> [WHAT THE EXERCISE ASKS]: Copy the rows word for word, starting at the very beginning and stopping after the line that contains "cracked asphalt pavement [1, 197, 640, 478]". Leave the pictures out.

> [DATA LISTING]:
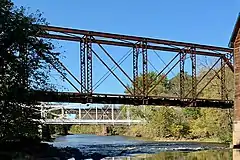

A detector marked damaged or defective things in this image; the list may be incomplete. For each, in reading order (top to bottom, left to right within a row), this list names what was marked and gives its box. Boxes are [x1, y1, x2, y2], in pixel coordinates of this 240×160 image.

rusted steel beam [40, 33, 226, 57]
rusted steel beam [40, 25, 232, 52]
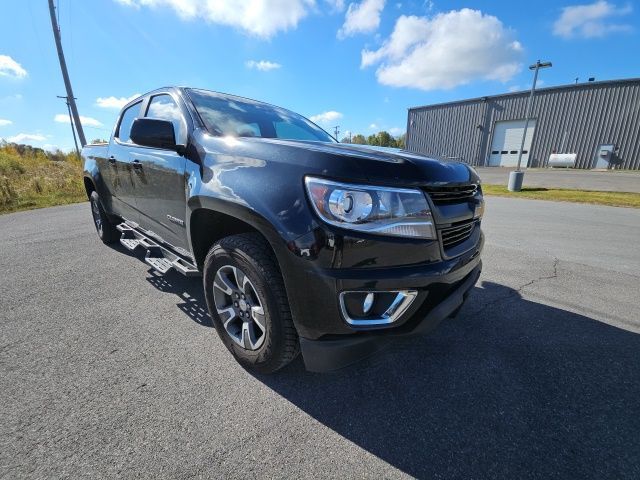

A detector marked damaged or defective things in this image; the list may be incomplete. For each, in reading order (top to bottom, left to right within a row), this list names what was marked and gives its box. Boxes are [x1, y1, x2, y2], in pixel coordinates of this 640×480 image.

cracked asphalt pavement [1, 197, 640, 478]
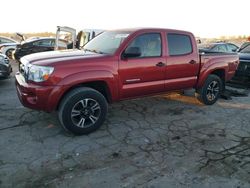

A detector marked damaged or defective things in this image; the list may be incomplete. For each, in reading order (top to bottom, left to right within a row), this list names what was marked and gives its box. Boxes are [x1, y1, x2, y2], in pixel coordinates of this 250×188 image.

cracked concrete ground [0, 61, 250, 187]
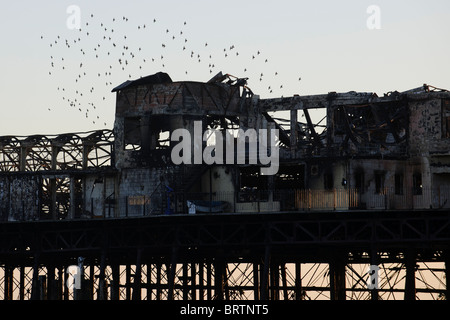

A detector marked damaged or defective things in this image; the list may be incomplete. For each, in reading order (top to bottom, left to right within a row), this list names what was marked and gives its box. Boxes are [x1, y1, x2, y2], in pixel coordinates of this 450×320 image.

damaged facade [0, 74, 450, 221]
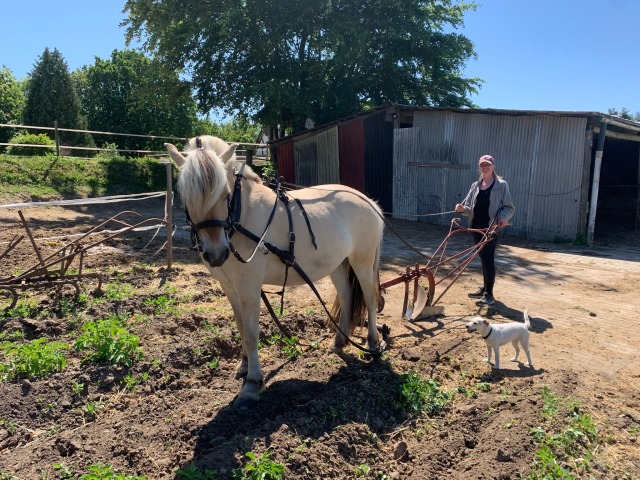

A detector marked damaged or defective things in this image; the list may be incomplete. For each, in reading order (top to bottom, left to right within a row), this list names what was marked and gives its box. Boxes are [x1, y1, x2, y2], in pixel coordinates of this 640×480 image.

rusty equipment [0, 211, 165, 312]
rusty equipment [380, 219, 500, 320]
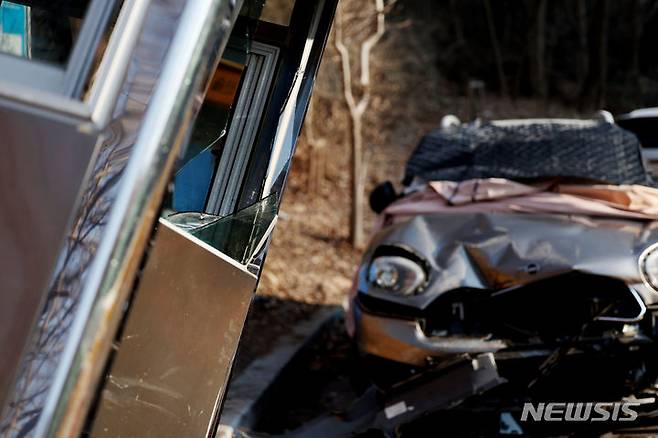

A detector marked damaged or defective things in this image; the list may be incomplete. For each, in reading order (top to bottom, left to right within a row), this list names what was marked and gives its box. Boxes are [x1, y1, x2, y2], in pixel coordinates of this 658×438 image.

damaged guard booth [0, 0, 336, 436]
crashed suv [348, 116, 658, 432]
crumpled hood [358, 211, 656, 308]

> [EXERCISE OUTPUT]:
A detector marked damaged or defective things in this image; the list may be incomplete. For each, in reading order (top to bottom, left to right within a row), this list names what was marked and gives its box. Boxes are [x1, y1, x2, y2], in pixel coordinates of this 240×160 image.

rusted steel beam [40, 33, 226, 57]
rusted steel beam [40, 25, 232, 52]

A detector marked damaged or defective things in this image; the list may be incomplete. For each, in reading order (top to bottom, left to right within a row), this list names what was marked and gives its box. Boxes are [x1, y1, x2, y2], in pixel coordinates of this 640×480 image.

cracked asphalt pavement [1, 197, 640, 478]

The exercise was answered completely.